Employers are finding themselves facing applicants' claims which do not have particular merit but which are increasingly being brought purely so as to bring the employer to the negotiating table and encourage them to make a settlement offer. Employers often feel "pushed into a corner" because it is far more commercially viable to settle the proceedings no matter how unpalatable, purely because of the costs of fighting such cases and crucially, expending precious managerial time in dealing with the litigation.

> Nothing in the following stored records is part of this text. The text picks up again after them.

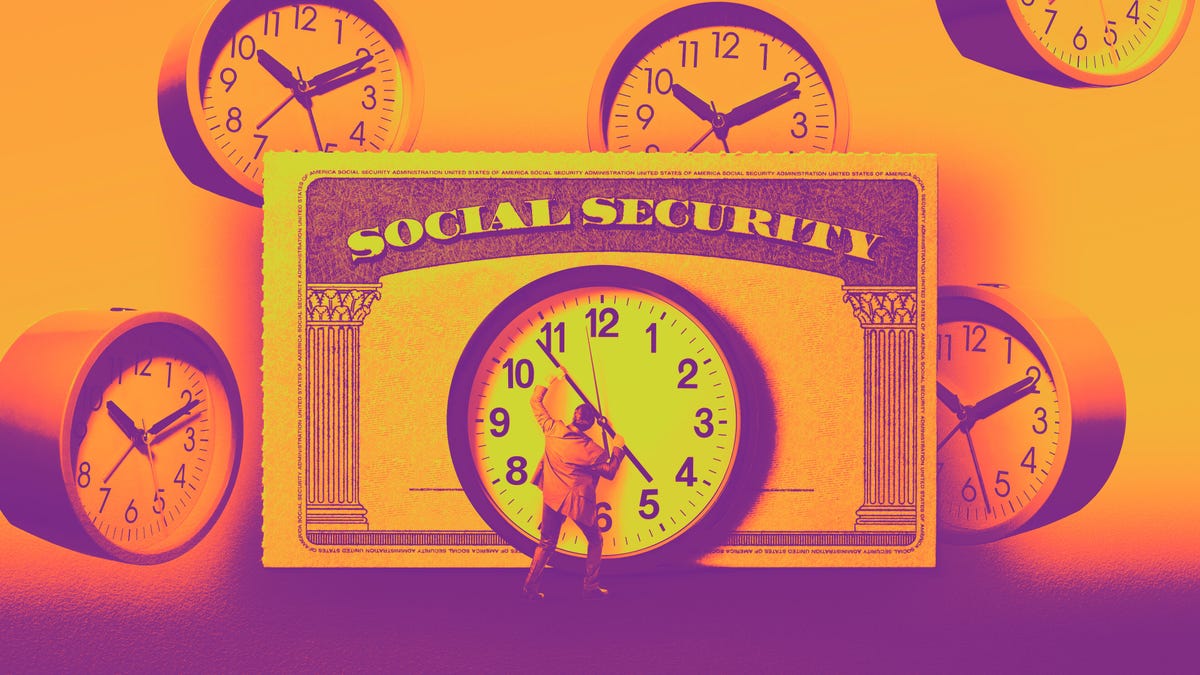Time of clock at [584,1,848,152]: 10:10
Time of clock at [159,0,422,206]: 10:10
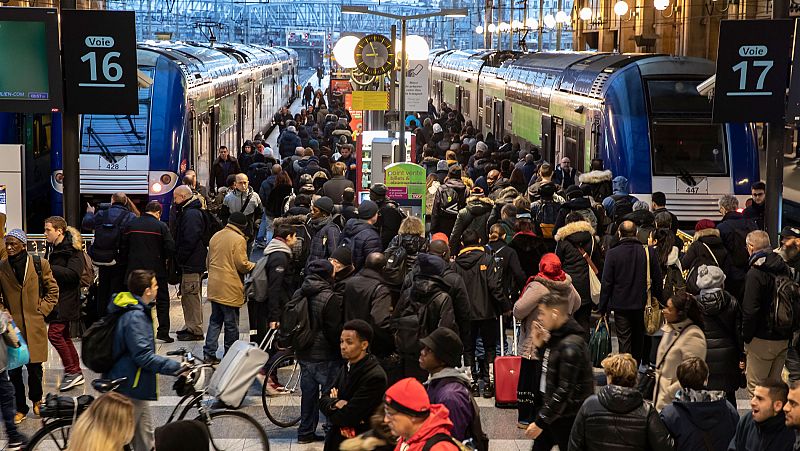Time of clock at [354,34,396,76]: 8:56
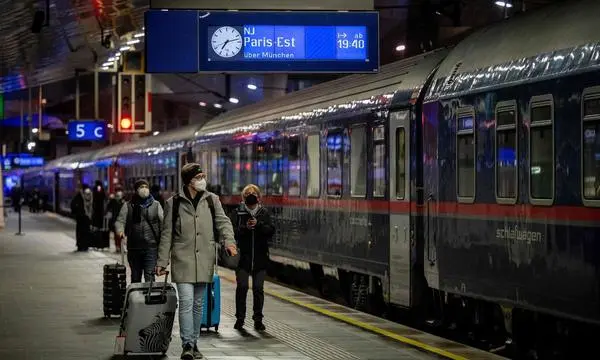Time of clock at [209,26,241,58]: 7:12
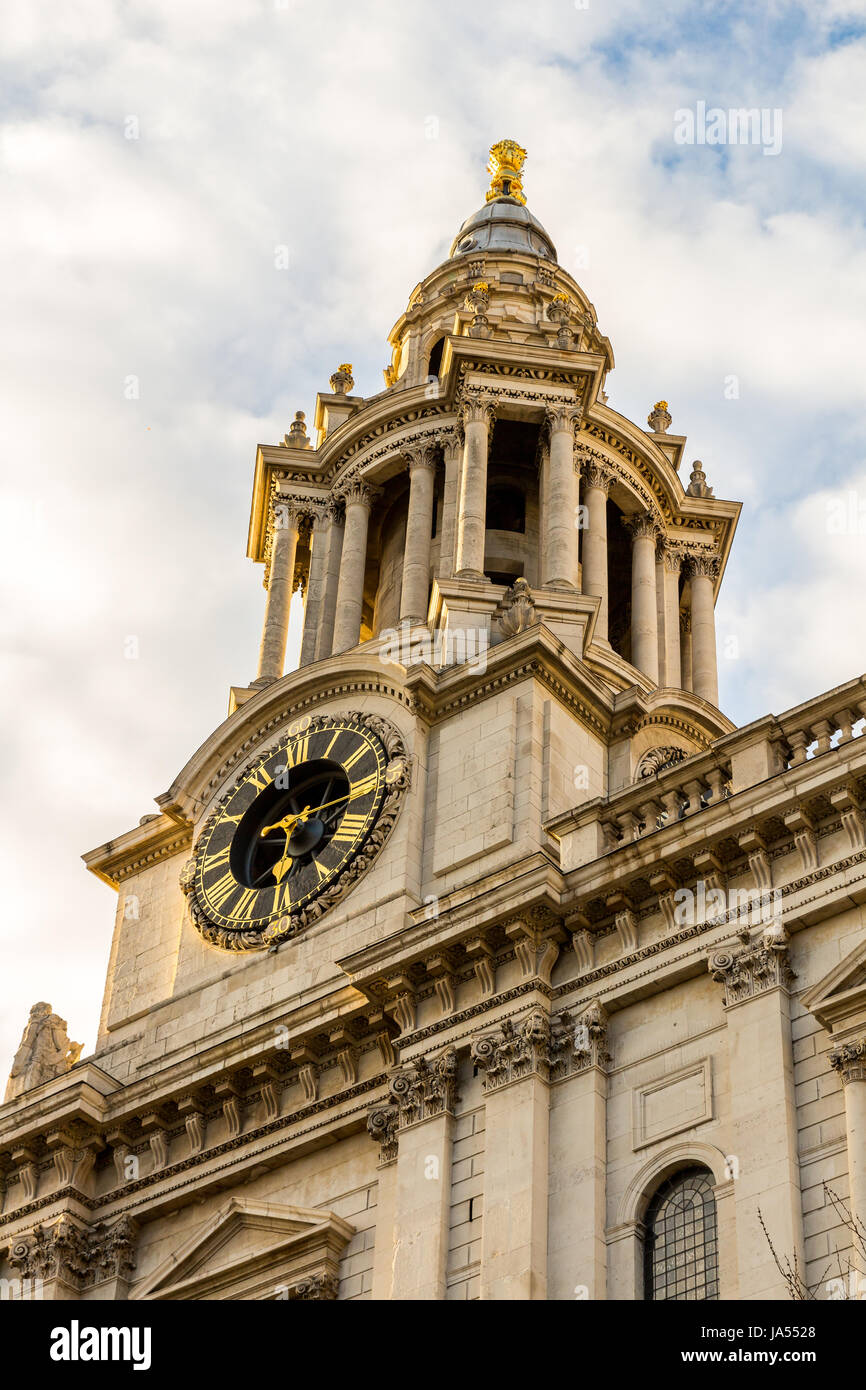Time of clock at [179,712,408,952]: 6:14
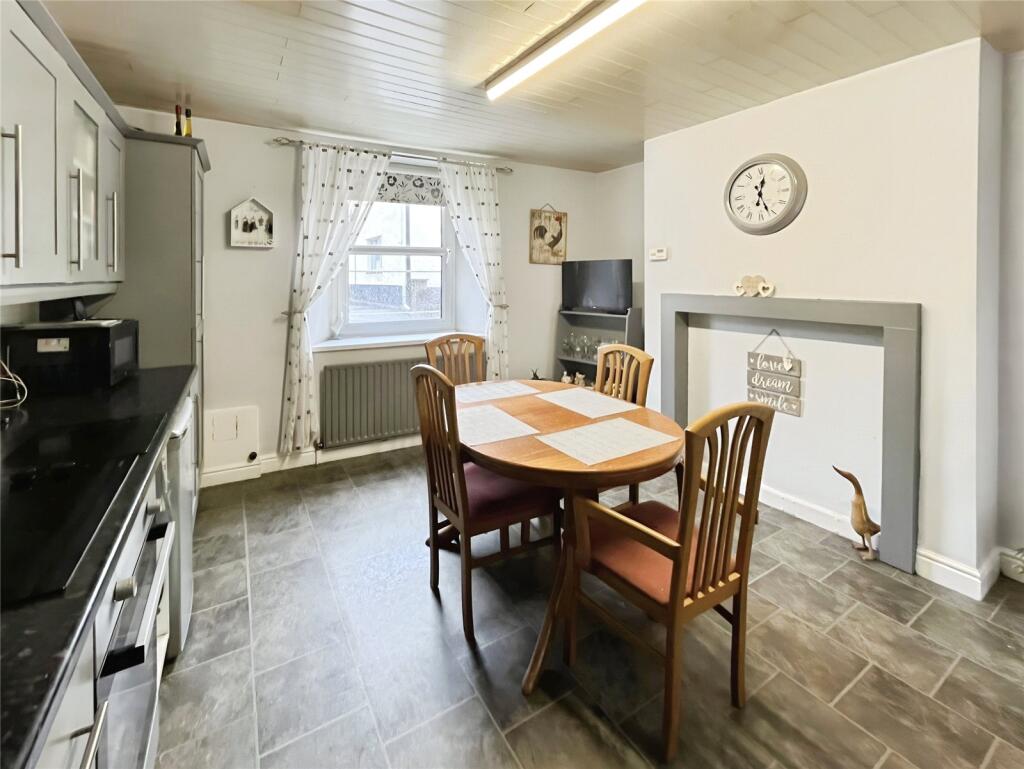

Commercial settlements ignored by governments

This repeated scenario of employers faced with claims that they ultimately settle purely for commercial purposes is proving a real bone of contention and one that has not really been addressed by successive Governments over the years. So, what can companies do? For employers who believe the applicant's case is weak, they can, under current Employment Tribunal rules, attempt to circumvent the proceedings by applying for a pre-hearing review. This is on the basis that the applicant's claim is unlikely to succeed and/or that their claim has no reasonable prospects of success. The Tribunal will consider both the written application of the applicant and the employer's notice of appearance. The utility, however, of the pre-hearing review procedure in weeding out unmerited claims is, in practice, limited by the fact that no evidence can be heard at this stage. If there are serious conflicts of facts in the pleadings, the Tribunal cannot properly judge what the prospects are. Furthermore, of course, the fact a pre-hearing review takes place involves the employer in additional costs in preparing for this hearing.

Costs

Nevertheless, if a Tribunal is prepared to conclude that the applicant's claim has no reasonable prospects of success, it can order the employee to pay a deposit (not exceeding £150) which must be paid within 21 days. If the applicant does not pay, he or she cannot proceed and the application is struck out. Another advantage of the pre-hearing review is that, if the applicant is ordered to pay the deposit and insists on continuing, he or she is "at risk" on costs. This means, if the employer is ultimately successful, he can apply for the applicant to be responsible for the employer's legal costs in defending the action in full. The extent to which Employment Tribunals throughout the country are prepared to do this, however, varies and, in any event, in practice rarely results in employees, if they insist on continuing, having to bear all of their employer's costs.

Adequate procedures

Employers need to be ever vigilant, therefore, in ensuring that decisions to dismiss are always taken carefully, that their contractual documentation is up to date and adequate procedures are complied with so as to limit their exposure to claims.

Lobbying needed

Furthermore, it is increasingly important for employers' organisations and, indeed employers themselves to lobby the Government to ensure that a more equitable regime operates. Provision should be made for example, that, if an applicant rejects a reasonable offer made by an employer to settle proceedings, they should be at risk of having to pay the employer's costs in continuing to defend the proceedings. These rules already exist in the Courts. This real and live business issue should be on the priority list when it comes to lobbying Government bodies, particularly as we approach the next General Election and manifestos are being drawn up. Many employers believe it is time to push the pendulum back a little and to ensure that it returns to its rightful place - in the middle.